The dollar got a mild boost from the suggestion that interest rate hikes could be on the way sooner rather than later.
Financial spreadbetting firm IG predicted Britain's FTSE 100 would open 4 points lower, Germany's DAX would fall 8 points and France's CAC 40 would gain 1 point.
Atlanta Fed President Dennis Lockhart said the central bank might be in line for a rate hike as soon as April, as policymakers' decision to hold rates steady last week was more about ensuring that recent global financial volatility had settled down.
San Francisco Fed President John Williams told Market News International he would advocate another hike as early as April, and Richmond Fed President Jeffrey Lacker said U.S. inflation is likely to accelerate in the coming years and move toward the Fed's 2 percent target.
MSCI's broadest index of Asia-Pacific shares outside Japan was down for much of the session but was last up 0.1 percent, after all three U.S. stock indexes posted small gains overnight.
China stocks slipped, as the market weighed new guidelines on pension products and recent comments by the central bank governor that some short-term speculative funds may be leaving the country. The CSI300 index fell 0.6 percent, while the Shanghai Composite Index lost 0.4 percent.
Japan's Nikkei stock index added 1.9 percent, closing at a one-week high, after markets in Tokyo reopened after a public holiday on Monday.
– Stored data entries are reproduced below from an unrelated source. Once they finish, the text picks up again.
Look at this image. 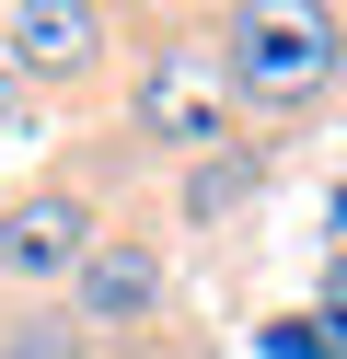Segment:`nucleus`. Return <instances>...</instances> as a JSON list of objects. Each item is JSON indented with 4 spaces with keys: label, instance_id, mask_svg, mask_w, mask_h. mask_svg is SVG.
<instances>
[{
    "label": "nucleus",
    "instance_id": "obj_5",
    "mask_svg": "<svg viewBox=\"0 0 347 359\" xmlns=\"http://www.w3.org/2000/svg\"><path fill=\"white\" fill-rule=\"evenodd\" d=\"M0 47H12L23 81H81L93 47H104V12H81V0H23V12H0Z\"/></svg>",
    "mask_w": 347,
    "mask_h": 359
},
{
    "label": "nucleus",
    "instance_id": "obj_6",
    "mask_svg": "<svg viewBox=\"0 0 347 359\" xmlns=\"http://www.w3.org/2000/svg\"><path fill=\"white\" fill-rule=\"evenodd\" d=\"M0 359H93V336L69 325V313L23 302V313H0Z\"/></svg>",
    "mask_w": 347,
    "mask_h": 359
},
{
    "label": "nucleus",
    "instance_id": "obj_8",
    "mask_svg": "<svg viewBox=\"0 0 347 359\" xmlns=\"http://www.w3.org/2000/svg\"><path fill=\"white\" fill-rule=\"evenodd\" d=\"M12 104H23V70H12V47H0V116H12Z\"/></svg>",
    "mask_w": 347,
    "mask_h": 359
},
{
    "label": "nucleus",
    "instance_id": "obj_3",
    "mask_svg": "<svg viewBox=\"0 0 347 359\" xmlns=\"http://www.w3.org/2000/svg\"><path fill=\"white\" fill-rule=\"evenodd\" d=\"M220 104H231V81H220V58L208 47H151V70H139V128H151L162 151H208L220 140Z\"/></svg>",
    "mask_w": 347,
    "mask_h": 359
},
{
    "label": "nucleus",
    "instance_id": "obj_1",
    "mask_svg": "<svg viewBox=\"0 0 347 359\" xmlns=\"http://www.w3.org/2000/svg\"><path fill=\"white\" fill-rule=\"evenodd\" d=\"M208 58H220V81L243 104L290 116V104H313L324 81H336V12H231Z\"/></svg>",
    "mask_w": 347,
    "mask_h": 359
},
{
    "label": "nucleus",
    "instance_id": "obj_7",
    "mask_svg": "<svg viewBox=\"0 0 347 359\" xmlns=\"http://www.w3.org/2000/svg\"><path fill=\"white\" fill-rule=\"evenodd\" d=\"M185 209H197V220L243 209V163H197V174H185Z\"/></svg>",
    "mask_w": 347,
    "mask_h": 359
},
{
    "label": "nucleus",
    "instance_id": "obj_2",
    "mask_svg": "<svg viewBox=\"0 0 347 359\" xmlns=\"http://www.w3.org/2000/svg\"><path fill=\"white\" fill-rule=\"evenodd\" d=\"M93 243H104V220H93L81 186H23L12 209H0V278H23V290L58 278V290H69Z\"/></svg>",
    "mask_w": 347,
    "mask_h": 359
},
{
    "label": "nucleus",
    "instance_id": "obj_4",
    "mask_svg": "<svg viewBox=\"0 0 347 359\" xmlns=\"http://www.w3.org/2000/svg\"><path fill=\"white\" fill-rule=\"evenodd\" d=\"M162 290H174V266H162V243L151 232H104L81 255V278H69V325H151L162 313Z\"/></svg>",
    "mask_w": 347,
    "mask_h": 359
}]
</instances>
A weaker yen gave a tailwind to shares.
"People who bought the yen and sold stocks last week seem to be unwinding their positions," said Takuya Takahashi, a strategist at Daiwa Securities in Tokyo.
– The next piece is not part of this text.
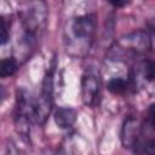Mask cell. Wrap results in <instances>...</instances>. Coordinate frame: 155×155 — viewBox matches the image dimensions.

The dollar nursed losses last week after the Fed halved its outlook for interest rate increases to two from four by the end of this year and said an uncertain global outlook posed risks to the U.S. economy. The latest round of official Fed remarks allowed the greenback to take back some of that lost ground.
The dollar index, which tracks the U.S. unit against a basket of six major rival currencies, was steady at 95.278.
The dollar rose 0.2 percent against the yen to 112.13, pulling well away from Thursday's 17-month low of 110.67.
The euro edged up about 0.1 percent to $1.1258, but was below last week's one-month peak of $1.1342.
Sterling inched higher but remained pressured by concerns about Prime Minister David Cameron's ability to keep Britain in the European Union after leading 'Out' campaigner Iain Duncan Smith resigned from the cabinet late on Friday.
Sterling was last buying $1.4387, up about 0.2 percent but well below Friday's one-month high of $1.4514.
"A bit of internal party bickering doesn't normally impact sterling but this time it has because of the possible implications for Brexit," Jasper Lawler, market analyst at CMC Markets, said in a note.
The Australian dollar firmed, rising 0.4 percent to $0.7603. Reserve Bank of Australia (RBA) Governor Glenn Stevens made no comment on the immediate outlook for further rate cuts, but sounded an upbeat tone on the country's economy and the strength of its financial system.
U.S. crude erased early losses and built on the previous session's gains made on data showing a drawdown at the Cushing, Oklahoma delivery hub. It was up about 0.4 percent at $41.68 a barrel after rising 1.19 percent in the previous session. Brent added 0.4 percent to $41.69 after settling up 0.8 percent on Monday.
Spot gold added about 0.3 percent to $1,246.10 an ounce after logging three losing sessions.